If life is pressing in on you, and you feel the need for a mini-vacation, then a walk or ride down the Rock Island Trail is the ticket. Either direction, from Alta, towards Dunlap, or towards Peoria, where the trail abruptly stops at Pioneer Parkway in North Peoria where the new section will soon continue, is wild and beautiful.

Sunlight filters around gently fluttering leaves to make dappled kinetic art on the pathway. Wildflowers abound, serving as magnets to myriads of butterflies. These floating flowers of every imaginable color glide quietly by, infusing a sense of peace.

Birds are everywhere, filling the air with exuberant song. Indigo Buntings flash by, their tiny iridescent blue bodies reflecting the mottled sunlight like sparks of flame in the shrubbery. The ubiquitous Robins conduct their daily lives with their usual good cheer as they regularly cross your path. Woodpeckers, cardinals, ducks, swallows, wrens, and catbirds, are just a few of the birds commonly seen along the trail. During migration times, the greenway explodes with warblers and other migrants of every ilk, stopping by for a respite on their long journeys.

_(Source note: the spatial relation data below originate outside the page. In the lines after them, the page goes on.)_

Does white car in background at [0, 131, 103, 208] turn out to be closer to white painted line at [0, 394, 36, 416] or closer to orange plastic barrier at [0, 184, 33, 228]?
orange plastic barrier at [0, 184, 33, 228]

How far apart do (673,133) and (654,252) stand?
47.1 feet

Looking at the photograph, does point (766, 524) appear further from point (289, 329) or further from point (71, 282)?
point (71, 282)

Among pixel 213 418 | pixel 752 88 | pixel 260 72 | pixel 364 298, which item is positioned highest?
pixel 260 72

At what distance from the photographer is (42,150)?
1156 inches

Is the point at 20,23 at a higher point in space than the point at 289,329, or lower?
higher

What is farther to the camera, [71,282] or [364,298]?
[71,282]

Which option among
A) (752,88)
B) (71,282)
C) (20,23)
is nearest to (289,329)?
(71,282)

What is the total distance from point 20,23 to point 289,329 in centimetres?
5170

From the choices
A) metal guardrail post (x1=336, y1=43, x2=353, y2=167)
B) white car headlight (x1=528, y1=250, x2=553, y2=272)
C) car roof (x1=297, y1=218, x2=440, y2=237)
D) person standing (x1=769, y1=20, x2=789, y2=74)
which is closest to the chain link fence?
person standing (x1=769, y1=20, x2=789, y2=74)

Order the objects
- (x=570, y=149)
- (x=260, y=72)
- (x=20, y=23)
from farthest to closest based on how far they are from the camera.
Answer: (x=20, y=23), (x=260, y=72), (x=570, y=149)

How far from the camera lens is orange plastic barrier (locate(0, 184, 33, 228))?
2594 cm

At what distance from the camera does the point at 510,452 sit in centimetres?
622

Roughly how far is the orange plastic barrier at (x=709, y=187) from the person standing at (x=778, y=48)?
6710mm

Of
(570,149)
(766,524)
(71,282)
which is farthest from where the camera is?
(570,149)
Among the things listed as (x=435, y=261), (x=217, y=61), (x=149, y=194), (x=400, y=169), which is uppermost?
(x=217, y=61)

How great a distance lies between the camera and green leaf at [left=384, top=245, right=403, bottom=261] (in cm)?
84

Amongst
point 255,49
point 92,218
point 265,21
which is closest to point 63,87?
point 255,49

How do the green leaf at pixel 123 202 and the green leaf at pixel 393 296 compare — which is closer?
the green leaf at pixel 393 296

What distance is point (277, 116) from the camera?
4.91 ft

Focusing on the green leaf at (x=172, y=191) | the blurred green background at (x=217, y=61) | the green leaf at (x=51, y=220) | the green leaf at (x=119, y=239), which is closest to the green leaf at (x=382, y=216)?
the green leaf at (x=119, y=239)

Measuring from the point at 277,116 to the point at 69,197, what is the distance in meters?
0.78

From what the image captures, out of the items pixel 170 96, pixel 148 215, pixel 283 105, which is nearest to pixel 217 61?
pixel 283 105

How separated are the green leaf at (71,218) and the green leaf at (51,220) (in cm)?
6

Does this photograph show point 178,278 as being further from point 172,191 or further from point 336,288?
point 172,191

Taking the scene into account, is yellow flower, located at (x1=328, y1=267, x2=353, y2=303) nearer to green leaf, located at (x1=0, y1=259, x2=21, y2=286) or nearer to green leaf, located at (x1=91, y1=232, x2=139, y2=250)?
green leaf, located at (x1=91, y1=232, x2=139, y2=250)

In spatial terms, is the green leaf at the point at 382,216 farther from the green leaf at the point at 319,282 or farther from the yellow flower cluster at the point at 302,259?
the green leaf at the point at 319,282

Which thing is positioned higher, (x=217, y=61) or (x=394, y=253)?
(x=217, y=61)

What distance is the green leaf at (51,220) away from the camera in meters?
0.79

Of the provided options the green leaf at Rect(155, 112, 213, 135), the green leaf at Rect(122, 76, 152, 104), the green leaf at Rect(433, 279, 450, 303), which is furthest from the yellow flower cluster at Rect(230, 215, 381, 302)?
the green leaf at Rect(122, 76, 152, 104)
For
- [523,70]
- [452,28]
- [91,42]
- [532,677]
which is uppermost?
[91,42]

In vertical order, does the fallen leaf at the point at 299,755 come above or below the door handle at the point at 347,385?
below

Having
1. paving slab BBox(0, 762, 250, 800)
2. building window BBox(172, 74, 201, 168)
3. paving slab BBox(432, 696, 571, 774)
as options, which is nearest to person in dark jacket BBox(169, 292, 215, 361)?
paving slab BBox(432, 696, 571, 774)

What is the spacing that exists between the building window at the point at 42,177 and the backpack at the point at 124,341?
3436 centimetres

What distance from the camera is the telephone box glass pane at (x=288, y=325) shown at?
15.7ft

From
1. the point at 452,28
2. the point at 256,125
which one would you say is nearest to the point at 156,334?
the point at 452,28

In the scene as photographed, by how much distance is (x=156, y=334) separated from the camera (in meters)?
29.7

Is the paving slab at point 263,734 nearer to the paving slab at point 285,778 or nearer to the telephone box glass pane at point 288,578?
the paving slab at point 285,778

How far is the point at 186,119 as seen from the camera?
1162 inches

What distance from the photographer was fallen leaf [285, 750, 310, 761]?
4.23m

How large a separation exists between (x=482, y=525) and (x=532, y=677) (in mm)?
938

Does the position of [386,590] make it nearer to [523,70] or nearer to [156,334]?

The scenery is diverse along the trail, encompassing everything from forests and ravines, to farm fields and meadows of wildflowers. There are streams, and babbling brooks with schools of tiny fish darting among the rocks. There are bridges to cross, and even a cool and dark tunnel to explore.

Development, however, marches on, and encroaches on the wildness of the trail. Subdivisions are popping up like mushrooms along the corridor, greedily pushing against the greenway both sides, squishing it into a tiny ribbon of nature.
Fortunately, they can’t erase it, and so the trail remains a slash of sanity through the artificial living space that is suburbia.

I know insidious sprawl will continue unchecked. My husband and I moved to the country to enjoy nature, and the peace and quiet of rural living. Picturesque farm fields, wildlife, and old barns were the backdrops to the gorgeous sunsets we could view from our front windows. Now, a subdivision, earth berms, and a maintenance shed for a golf course block the sunsets. The wildlife we enjoyed when we first moved here has mostly disappeared. The glow from a plethora of yard and house lights, vapor lights, security lights, and landscaping lights has wiped out any enjoyment of the night sky.

Since the old cliché, “You can’t stop progress” is unfortunately true; I guess the best you can hope for is to continue to find nature as God intended it, enjoy it, and protect it as best you can, as long as possible. It’s the best therapy in the world.